Code Deploy fails without any error message

so I have been trying to setup code deploy for my application, but it keeps on failing. Initially, I didn't have an appspec.yml file in repository, so I got the error message that the appspec.yml file doesn't exist.
I have now included an appspec.yml file, but it still doesn't work and it doesn't give any error message. There are no events mentioned, like it used to before adding the appspec file.
I have less than a beginner's knowledge when it comes to creating a appspec.yml file, but I took hint from a youtube tutorial, and here is the file.
version: 0.0
os: linux
files:
- source: /
destination: /var/www/cms
If it helps, the ec2 instance is running an ubuntu server, /var/www/cms is that directory out of which the nginx is supposed to serve files.
The most likely problem you're facing is that the agent either isn't installed or the instance doesn't have sufficient permissions. When there are no events started on the instance for the deployment, it means that CodeDeploy couldn't talk to the host for some reasons.
Here's the steps I would take:
Confirm that you installed the CodeDeploy agent
Confirm that you've created the IAM service role
Confirm that you have the IAM Instance Profile and that it's associated with the instance
Check that you can reach the CodeDeploy commands endpoint in your region from the box. i.e. ping codedeploy.us-east-1.amazonaws.com Otherwise, your networking setup might be too restrictive.
Look at the logs on the host to see what's going on
I faced at sometime this thing and it was due to the following:
If we initially created and turned on the ec2 instance without setting the IAM service role, and after that we added the service role, it will not take effect until we restart the instance.
I had attached IAM role to EC2 instance but I did not restart my systemd service. And that was the cause of failure.
Also, without rebooting instance, you can just restart systemd service of codedeploy-agent.
In case it helps, I had the same problem and the reason was that codedeploy agent was not installed in the ec2 instance.
After installing it, everything worked like a charm.

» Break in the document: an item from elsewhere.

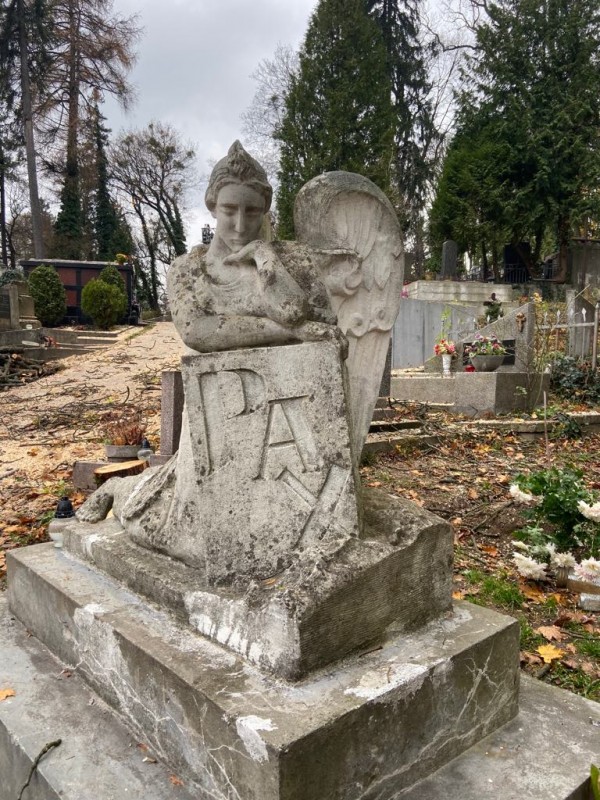 Fotografia przedstawiająca Restoration and conservation work in Lviv\'s Lychakiv Cemetery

AWS CodeDeploy executes before Auto Scaling userdata scripts finishes

I'm trying to setup an Auto Scaling Group in combination with CodeDeploy. Everything works fine except for the fact that when a new instance is created CodeDeploy starts before the user data script (defined in the Launch Configuration) finishes.
The default value of this user data script downloads and install the code deploy agent and i've extended it with installation of a couple of windows features, IIS rewrite module and msdeploy.
In my appspec.yml i'm using the hook AfterInstall to deploy my IIS website and this obviously fails when msdeploy is not installed (yet).
Am i going about this the wrong way or is there a way to make CodeDeploy wait for the user data script to finish?
Unfortunately, there's no was for CodeDeploy to know anything more than the instance has loaded it's OS. The good thing is that CodeDeploy give the host agent 1 hour to start polling for commands with automatic deployments. The easiest thing to do is install the host agent after all the required dependencies are installed. The automatic deployment will be created, but can't proceed until after the host agent is started.
This is explained in detail here - https://aws.amazon.com/blogs/devops/under-the-hood-aws-codedeploy-and-auto-scaling-integration/
Ordering execution of launch scripts – The CodeDeploy agent looks for and executes deployments as soon as it starts. There is no ordering between the deployment execution and launch scripts such as user data, cfn-init, etc. We recommend you install the host agent as part of (and maybe as the last step in) the launch scripts so that you can be sure the deployment won’t be executed until the instance has installed dependencies that are not part of your CodeDeploy deployment. If you prefer baking the agent into the base AMI, we recommend that you keep the agent service in a stopped state and use the launch scripts to start the agent service.

Codedeploy with AWS ASG

I have configured an aws asg using ansible to provision new instances and then install the codedeploy agent via "user_data" script in a similar fashion as suggested in this question:
Can I use AWS code Deploy for pulling application code while autoscaling?
CodeDeploy works fine and I can install my application onto the asg once it has been created. When new instances are triggered in the ASG via one of my rules (e.g. high cpu usage), the codedeploy agent is installed correctly. The problem is, CodeDeploy does not install the application on these new instances. I suspect it is trying to run before the user_data script has finished. Has anyone else encountered this problem? Or know how to get CodeDeploy to automatically deploy the application to new instances which are spawned as part of the ASG?
AutoScaling tells CodeDeploy to start the deployment before the user data is started. To get around this CodeDeploy gives the instance up to an hour to start polling for commands for the first lifecycle event instead of 5 minutes.
Since you are having problems with automatic deployments but not manual ones and assuming that you didn't make any manual changes to your instances you forgot about, there is most likely a dependency specific to your deployment that's not available yet at the time the instance launches.
Try listing out all the things that your deployment needs to succeed and make sure that each of those is available before you install the host agent. If you can log onto the instance fast enough (before AutoScaling terminates the instance), you can try and grab the host agent logs and your application's logs to find out where the deployment is failing.
If you think the host agent is failing to install entirely, make sure you have Ruby2.0 installed. It should be there by default on AmazonLinux, but Ubuntu and RHEL need to have it installed as part of the user data before you can install the host agent. There is an installer log in /tmp that you can check for problems in the initial install (again you have to be quick to grab the log before the instance terminates).